Tongariro, le parc qui nous a appris à renoncer

Wellington et la traversée du détroit de Cook

La capitale de la Nouvelle-Zélande nous a reçus sous une pluie horizontale. Wellington passe pour la capitale la plus ventée du monde. Le nord nous manquait déjà un peu. Wellington est réputée pour son vent, et la réputation n’est pas volée. Les bourrasques ont plaqué la portière du camping-car contre Tom. Léo et Inès ont trouvé ça hilarant, forcément. La capitale occupe la pointe sud de l’île du Nord. Le vent souffle ici du nord comme du sud, parfois entre matin et soir. On est restés deux jours, le temps d’embarquer pour l’île du Sud. Une nouvelle île nous attendait. Changer d’île en bateau a des airs de grand départ.

Le ferry traverse le détroit de Cook en 3 h 30 environ. La sortie du port offre une vue superbe sur les collines de Wellington. Les ferries relient les deux moitiés de la Nouvelle-Zélande toute l’année. Puis le bateau se faufile dans les Marlborough Sounds, un labyrinthe de bras de mer. Inès a passé la traversée le nez au hublot, à guetter les dauphins. Elle en a vu deux, ou peut-être un seul deux fois. Dernier soir sur l’île du Nord, fish and chips face au port.

Te Papa, le musée qui a sauvé notre jour de pluie

D’abord, direction Te Papa, le musée national du pays. Six étages d’expositions interactives face à la baie. L’entrée coûte 35 dollars pour les visiteurs étrangers adultes. Elle reste gratuite pour les moins de seize ans, une vraie bonne surprise. Léo a filé vers le simulateur de tremblement de terre. Il en est ressorti les yeux ronds, prêt à recommencer. Inès a préféré le calmar colossal conservé dans son bassin. Une sortie taillée pour une famille curieuse. De quoi alimenter ses cauchemars et ses dessins pour des semaines.

L’exposition sur la nature explique la faune unique de la Nouvelle-Zélande. Le pays n’abrite aucun serpent et presque aucun mammifère d’origine. Les oiseaux y régnaient en maîtres avant l’arrivée des humains. On y a passé un long moment sans voir le temps filer. Un espace de jeux permet même aux petits de souffler entre deux galeries. Te Papa raconte la Nouvelle-Zélande entière sous un seul toit. Le musée donne envie de découvrir chaque recoin de l’archipel. La découverte se fait en autonomie, à son rythme. Les activités couvertes sauvent les jours de pluie en famille. Il mérite sa réputation de meilleure sortie familiale de Wellington. Le voyage basculait alors dans sa seconde moitié.

Wellington et la traversée du détroit de Cook

Franz Josef, le glacier qui recule sous nos yeux

L’île du Sud joue dans une autre catégorie, plus sauvage encore. Chaque île a son caractère, et celle du sud mise tout sur une nature démesurée. La côte ouest mérite à elle seule le détour. La route serpente entre forêt pluviale et plages de sable gris. On a roulé longtemps sans croiser un village. Puis le glacier Franz Josef est apparu entre deux montagnes. Une langue de glace bleutée coule du massif jusqu’à la vallée.

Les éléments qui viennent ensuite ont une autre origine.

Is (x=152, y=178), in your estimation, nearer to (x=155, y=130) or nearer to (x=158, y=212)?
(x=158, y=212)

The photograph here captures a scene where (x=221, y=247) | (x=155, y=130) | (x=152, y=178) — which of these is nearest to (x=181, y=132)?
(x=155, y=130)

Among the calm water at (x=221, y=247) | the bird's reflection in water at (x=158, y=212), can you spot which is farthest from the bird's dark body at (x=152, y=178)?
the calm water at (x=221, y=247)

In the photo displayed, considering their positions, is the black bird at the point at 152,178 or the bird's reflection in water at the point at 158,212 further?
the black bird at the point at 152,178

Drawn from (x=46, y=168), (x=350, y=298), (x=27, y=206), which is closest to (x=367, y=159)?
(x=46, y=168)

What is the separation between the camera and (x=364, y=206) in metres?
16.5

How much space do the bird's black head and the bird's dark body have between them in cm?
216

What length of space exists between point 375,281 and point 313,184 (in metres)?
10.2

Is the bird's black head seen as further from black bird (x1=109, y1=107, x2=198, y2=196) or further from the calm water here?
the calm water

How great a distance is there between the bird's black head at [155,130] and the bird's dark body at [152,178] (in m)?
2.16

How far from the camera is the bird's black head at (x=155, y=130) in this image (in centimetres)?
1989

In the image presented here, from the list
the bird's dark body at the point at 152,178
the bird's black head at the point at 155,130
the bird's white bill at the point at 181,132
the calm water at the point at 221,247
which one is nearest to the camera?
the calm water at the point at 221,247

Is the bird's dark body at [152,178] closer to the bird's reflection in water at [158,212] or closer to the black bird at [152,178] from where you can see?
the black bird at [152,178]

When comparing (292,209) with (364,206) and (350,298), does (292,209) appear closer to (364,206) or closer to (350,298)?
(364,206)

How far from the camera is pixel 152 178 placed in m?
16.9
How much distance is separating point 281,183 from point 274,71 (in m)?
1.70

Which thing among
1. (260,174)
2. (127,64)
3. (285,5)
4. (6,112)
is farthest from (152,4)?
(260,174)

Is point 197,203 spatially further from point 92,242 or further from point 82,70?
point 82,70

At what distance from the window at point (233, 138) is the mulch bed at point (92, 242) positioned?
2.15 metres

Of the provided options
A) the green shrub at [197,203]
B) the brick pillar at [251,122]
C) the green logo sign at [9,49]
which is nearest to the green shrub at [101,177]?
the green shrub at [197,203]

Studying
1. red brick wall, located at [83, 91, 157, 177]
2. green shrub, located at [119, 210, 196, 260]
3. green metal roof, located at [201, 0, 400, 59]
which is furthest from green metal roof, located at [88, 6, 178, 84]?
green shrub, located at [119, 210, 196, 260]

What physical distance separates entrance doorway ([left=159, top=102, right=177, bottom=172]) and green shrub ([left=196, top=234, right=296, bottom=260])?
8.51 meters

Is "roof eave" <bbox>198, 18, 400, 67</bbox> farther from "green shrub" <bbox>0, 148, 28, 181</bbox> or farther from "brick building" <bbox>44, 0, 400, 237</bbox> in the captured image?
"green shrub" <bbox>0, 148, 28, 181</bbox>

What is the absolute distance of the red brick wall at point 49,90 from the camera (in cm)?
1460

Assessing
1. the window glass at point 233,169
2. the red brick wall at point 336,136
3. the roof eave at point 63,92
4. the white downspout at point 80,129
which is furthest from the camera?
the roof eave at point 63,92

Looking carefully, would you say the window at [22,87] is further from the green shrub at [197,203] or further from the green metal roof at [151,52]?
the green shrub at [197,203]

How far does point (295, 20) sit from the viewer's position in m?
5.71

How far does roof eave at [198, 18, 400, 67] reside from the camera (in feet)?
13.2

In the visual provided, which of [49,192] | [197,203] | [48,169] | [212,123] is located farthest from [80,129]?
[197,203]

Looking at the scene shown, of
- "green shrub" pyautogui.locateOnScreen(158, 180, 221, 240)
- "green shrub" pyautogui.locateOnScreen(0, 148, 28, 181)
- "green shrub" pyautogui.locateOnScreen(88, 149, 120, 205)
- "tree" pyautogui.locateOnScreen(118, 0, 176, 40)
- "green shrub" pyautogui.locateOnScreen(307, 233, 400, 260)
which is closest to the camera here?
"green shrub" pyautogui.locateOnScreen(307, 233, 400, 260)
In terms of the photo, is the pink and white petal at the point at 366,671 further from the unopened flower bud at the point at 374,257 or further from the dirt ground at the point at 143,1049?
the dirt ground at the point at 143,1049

La marche d’approche part du parking et remonte le lit de la rivière. Compter 1 h 30 aller-retour, sur un sentier plat et caillouteux. Des panneaux jalonnent le chemin avec les positions passées du glacier. En 1900, la glace arrivait jusqu’ici. Aujourd’hui, il faut plisser les yeux pour toucher le front du regard. Léo a fait le calcul à voix haute, sourcils froncés. Le glacier a reculé de plus d’un kilomètre en un siècle. Inès a demandé s’il serait encore là quand elle reviendrait en famille. On n’a pas su quoi répondre.

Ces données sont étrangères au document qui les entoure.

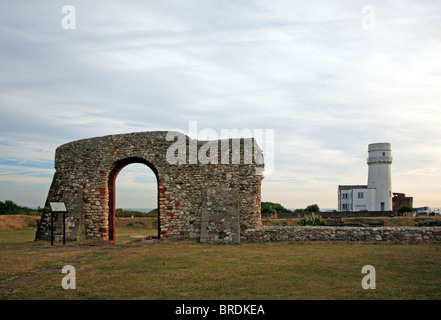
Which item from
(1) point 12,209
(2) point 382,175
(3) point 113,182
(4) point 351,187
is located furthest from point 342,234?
(4) point 351,187

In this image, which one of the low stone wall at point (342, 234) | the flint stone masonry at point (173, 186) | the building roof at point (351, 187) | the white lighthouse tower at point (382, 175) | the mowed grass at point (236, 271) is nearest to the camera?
the mowed grass at point (236, 271)

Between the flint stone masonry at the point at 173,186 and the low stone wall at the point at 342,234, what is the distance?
20.6 inches

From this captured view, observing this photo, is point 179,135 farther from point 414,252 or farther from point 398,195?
point 398,195

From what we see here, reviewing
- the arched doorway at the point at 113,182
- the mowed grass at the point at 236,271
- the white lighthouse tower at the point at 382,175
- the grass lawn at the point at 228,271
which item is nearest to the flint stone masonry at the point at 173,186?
the arched doorway at the point at 113,182

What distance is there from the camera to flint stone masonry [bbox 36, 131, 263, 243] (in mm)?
14867

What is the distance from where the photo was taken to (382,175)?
158 feet

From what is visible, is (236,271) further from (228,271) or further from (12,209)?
(12,209)

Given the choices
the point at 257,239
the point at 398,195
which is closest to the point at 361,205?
the point at 398,195

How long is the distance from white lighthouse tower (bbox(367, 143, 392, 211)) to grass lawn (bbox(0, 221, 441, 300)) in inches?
1471

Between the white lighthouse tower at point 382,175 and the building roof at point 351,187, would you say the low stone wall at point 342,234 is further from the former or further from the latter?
the building roof at point 351,187

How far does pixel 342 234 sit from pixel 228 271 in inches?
289

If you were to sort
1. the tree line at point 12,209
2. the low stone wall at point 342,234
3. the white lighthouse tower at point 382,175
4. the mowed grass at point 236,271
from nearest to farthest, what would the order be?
the mowed grass at point 236,271 < the low stone wall at point 342,234 < the tree line at point 12,209 < the white lighthouse tower at point 382,175

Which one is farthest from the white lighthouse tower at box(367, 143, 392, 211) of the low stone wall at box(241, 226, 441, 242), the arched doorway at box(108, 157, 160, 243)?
the arched doorway at box(108, 157, 160, 243)

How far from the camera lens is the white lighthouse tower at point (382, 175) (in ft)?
157
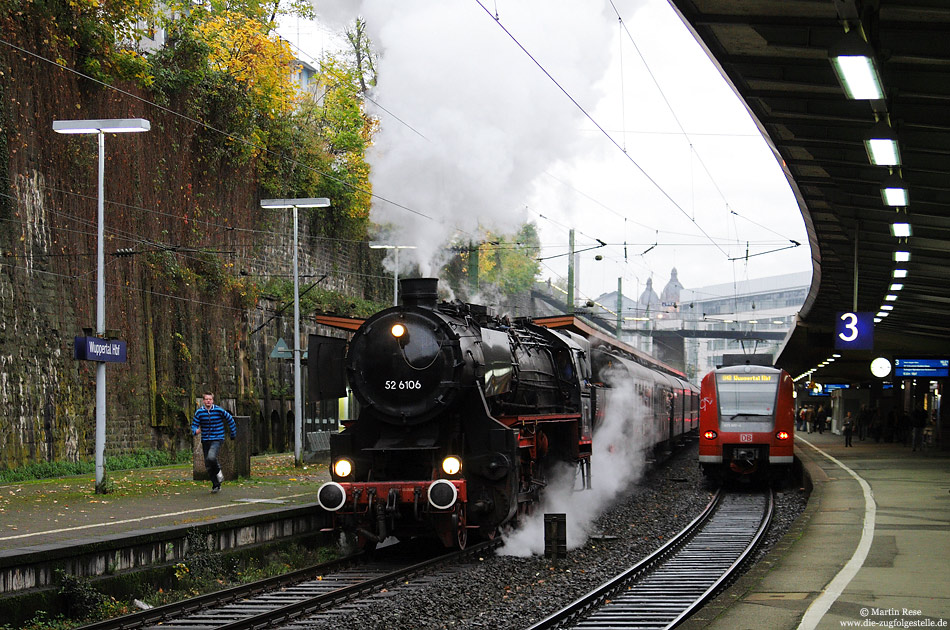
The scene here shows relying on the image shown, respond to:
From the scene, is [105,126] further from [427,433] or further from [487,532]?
[487,532]

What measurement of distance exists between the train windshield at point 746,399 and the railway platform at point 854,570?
7.33 ft

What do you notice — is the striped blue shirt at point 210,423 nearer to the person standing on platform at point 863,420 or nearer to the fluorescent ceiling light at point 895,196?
the fluorescent ceiling light at point 895,196

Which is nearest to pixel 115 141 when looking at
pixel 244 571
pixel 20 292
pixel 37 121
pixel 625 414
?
pixel 37 121

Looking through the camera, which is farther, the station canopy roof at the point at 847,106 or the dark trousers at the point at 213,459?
the dark trousers at the point at 213,459

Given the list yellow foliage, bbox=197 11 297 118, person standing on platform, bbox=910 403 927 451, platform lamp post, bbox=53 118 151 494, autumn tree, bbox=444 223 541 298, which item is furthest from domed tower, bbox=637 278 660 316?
platform lamp post, bbox=53 118 151 494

La Nouvelle-Zélande fond ici à vue d’œil. Ce paysage donne une nouvelle leçon de choses, plus forte que tous les manuels. Plusieurs randonnées balisées sillonnent d’ailleurs la vallée. Les glaciers de l’île du Sud descendent presque au niveau de la mer. La pluie sculpte ce versant de l’île depuis toujours. Cette partie de l’île reçoit des pluies records. Dès l’arrivée au parking, le ton est donné. La vallée reste superbe, cascades comprises, même sans approcher la glace. Le petit village en contrebas vit au rythme des visiteurs du parc. On y déniche des cafés chaleureux et une odeur permanente de feu de bois. Notre étape préférée de toute la côte ouest. Prévoir un vêtement chaud, le vent descend directement du massif.

Franz Josef, le glacier qui recule sous nos yeux

Lac Tekapo et Aoraki, sous le ciel le plus noir du monde

Après la côte ouest, on traverse les Alpes du Sud vers l’est. Le lac Tekapo apparaît au détour d’un col, d’un bleu presque irréel. Des sédiments glaciaires donnent à l’eau cette couleur laiteuse et turquoise. En été, des lupins roses et violets bordent les rives par milliers. Inès a couru dans les fleurs plus hautes qu’elle. Tom a rempli une nouvelle carte mémoire entière cet après-midi-là. La Nouvelle Zélande des cartes postales est ici, en plus beau. Le centre de l’île est un désert de montagnes dorées. Au loin se dresse l’Aoraki, ou Mount Cook, le toit du pays. Ses 3724 mètres dominent toute l’île du Sud. Aoraki est le nom maori du mont Cook. L’île déroule ici ses plus hauts sommets. Il faut le voir pour y croire.

La région est classée réserve internationale de ciel étoilé. Ici, presque aucune lumière artificielle ne vient troubler la nuit. On a installé les chaises de camping face au lac, après le coucher du soleil. La Voie lactée s’est allumée d’un bord à l’autre du ciel. Léo cherchait la Croix du Sud avec son application d’astronomie. Inès comptait les étoiles filantes à voix haute. Elle a arrêté à douze, vaincue par le sommeil. On a porté deux marmottes endormies jusqu’au camping-car. L’air des montagnes pique un peu le soir. Cette nuit-là reste notre plus beau souvenir de tout le voyage. Ce moment nous appartient encore aujourd’hui. Elle n’a rien coûté, comme souvent les meilleurs moments.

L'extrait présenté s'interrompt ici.